Your goal:
What is needed is a faithful copy of all the entries, with no pictures in it.

[Short text fragments from websites]
######

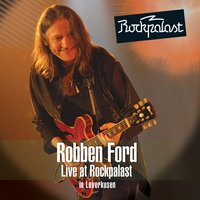 Live at Rockpalast — Robben Ford
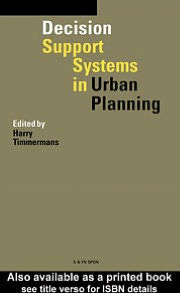 Decision Support Systems in Urban Planning - Edited by Harry Timmermans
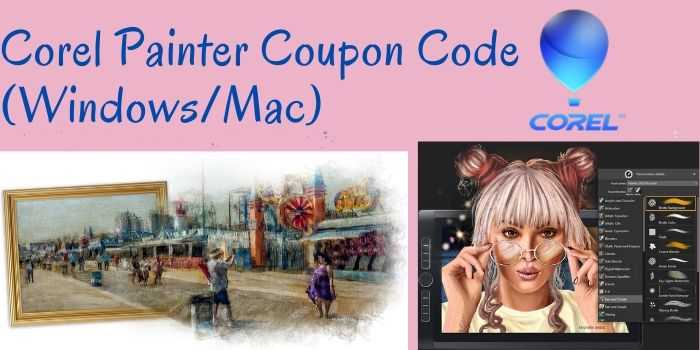 Corel Painter Coupon Code (Windows/Mac)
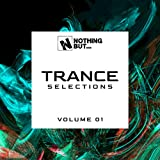 Nothing But... Trance Selections, Vol. 01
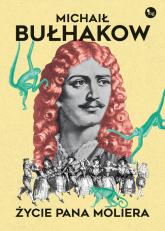 Życie pana Moliera - Michaił Bułhakow | mała okładka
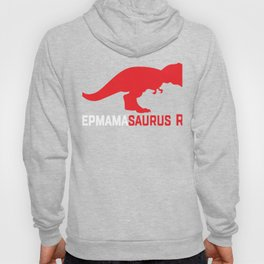Stepmother Gift Stepmamasaurus Rex Stepmom Mother's Day Hoody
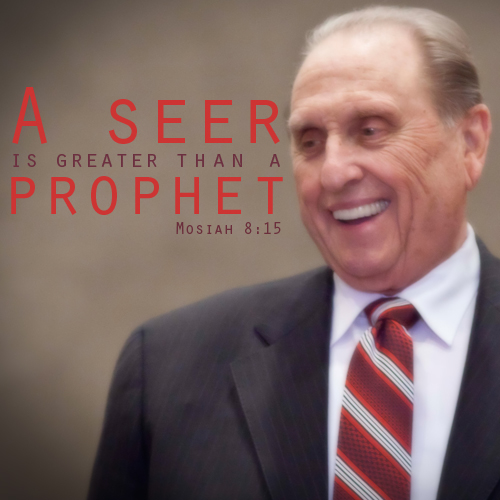 A seer is greater than a prophet - Mosiah 8:15
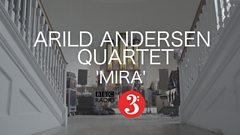 Arild Andersen Quartet - Mira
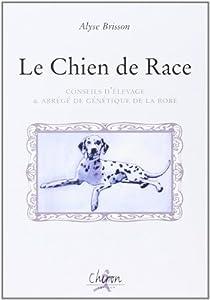 Le Chien de Race : Conseil d'élevage & abrégé de génétique de la robe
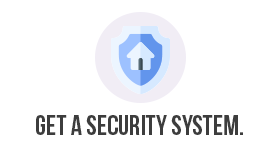 Get a security system.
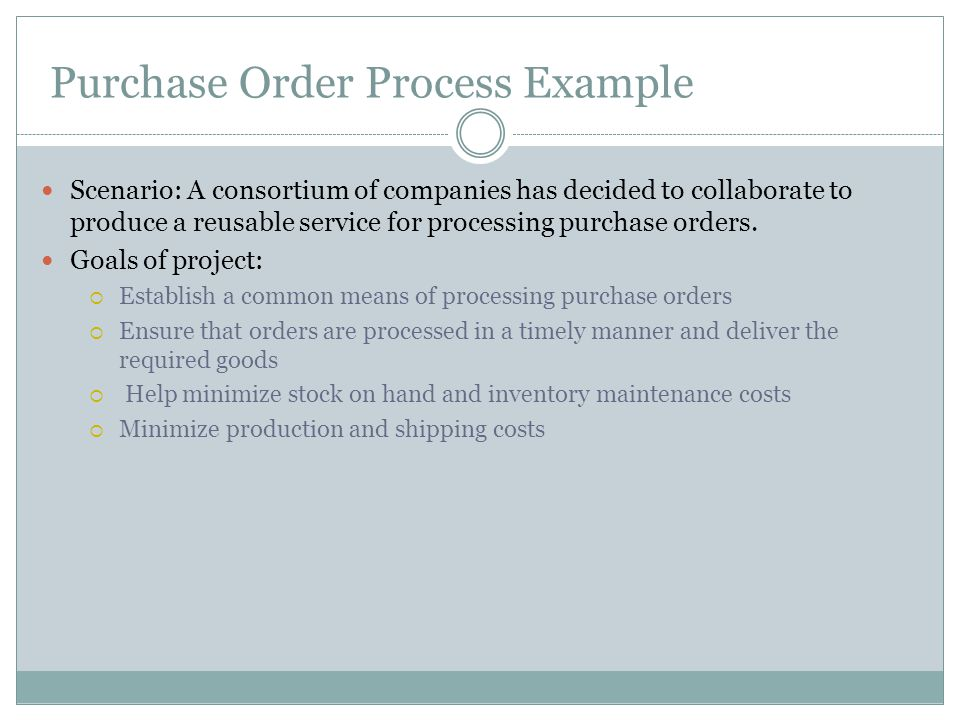 Purchase Order Process Example Scenario: A consortium of companies has decided to collaborate to produce a reusable service for processing purchase or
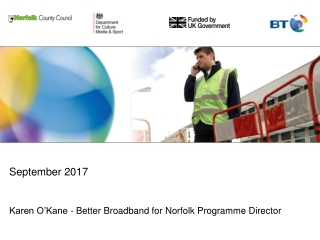 Karen O'Kane - Better Broadband for Norfolk Programme Director
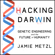 Jamie Metzl - Hacking Darwin: Genetic Engineering and the Future of Humanity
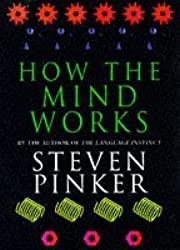 How the Mind Works by Steven Pinker (1998-01-08)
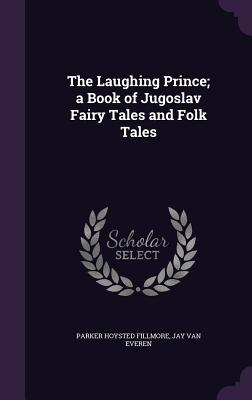 The Laughing Prince; A Book of Jugoslav Fairy Tales and Folk Tales - Fillmore, Parker Hoysted, and Van Everen, Jay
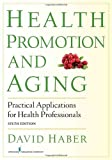 Health Promotion and Aging, David Haber, 0826199178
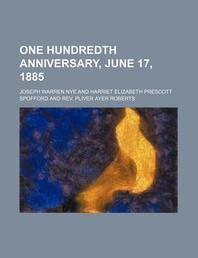 One Hundredth Anniversary, June 17, 1885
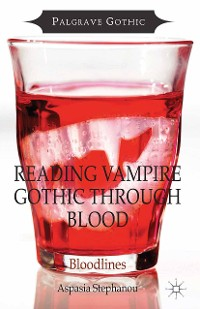 Cover Reading Vampire Gothic Through Blood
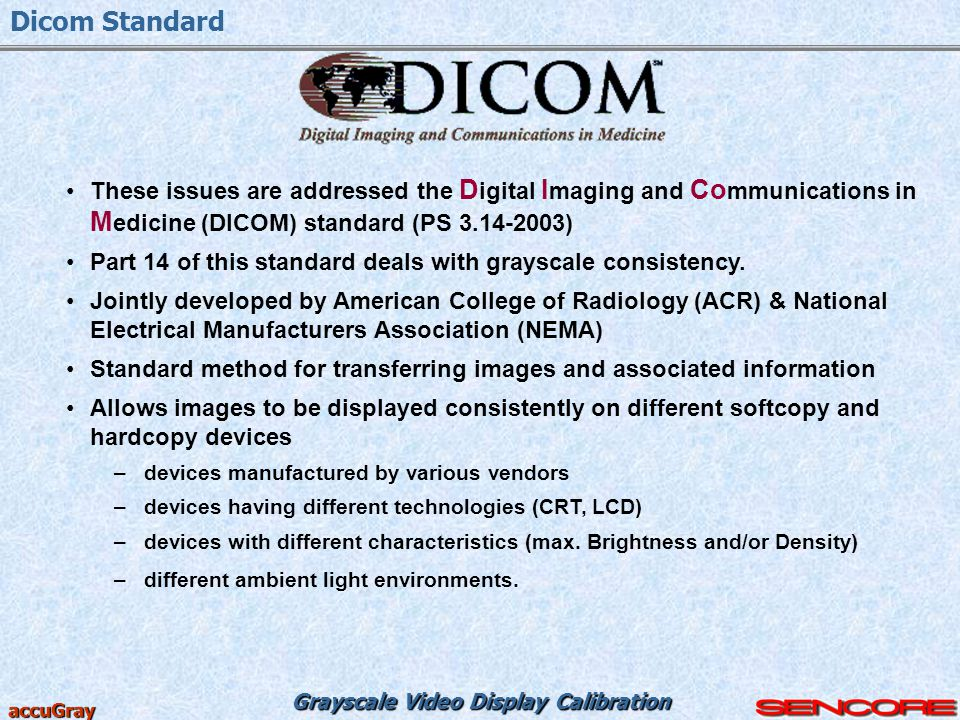Dicom Standard These issues are addressed the Digital Imaging and Communications in Medicine (DICOM) standard (PS 3.14-2003)
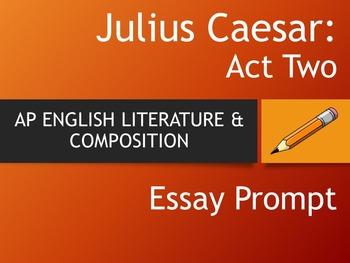 JULIUS CAESAR - AP English Literature Essay Prompt - Act Two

######

Answer:
 Live at Rockpalast — Robben Ford
 Decision Support Systems in Urban Planning - Edited by Harry Timmermans
 Corel Painter Coupon Code (Windows/Mac)
 Nothing But... Trance Selections, Vol. 01
 Życie pana Moliera - Michaił Bułhakow | mała okładka
Stepmother Gift Stepmamasaurus Rex Stepmom Mother's Day Hoody
 A seer is greater than a prophet - Mosiah 8:15
 Arild Andersen Quartet - Mira
 Le Chien de Race : Conseil d'élevage & abrégé de génétique de la robe
 Get a security system.
 Purchase Order Process Example Scenario: A consortium of companies has decided to collaborate to produce a reusable service for processing purchase or
 Karen O'Kane - Better Broadband for Norfolk Programme Director
 Jamie Metzl - Hacking Darwin: Genetic Engineering and the Future of Humanity
 How the Mind Works by Steven Pinker (1998-01-08)
 The Laughing Prince; A Book of Jugoslav Fairy Tales and Folk Tales - Fillmore, Parker Hoysted, and Van Everen, Jay
 Health Promotion and Aging, David Haber, 0826199178
 One Hundredth Anniversary, June 17, 1885
 Cover Reading Vampire Gothic Through Blood
Dicom Standard These issues are addressed the Digital Imaging and Communications in Medicine (DICOM) standard (PS 3.14-2003)
 JULIUS CAESAR - AP English Literature Essay Prompt - Act Two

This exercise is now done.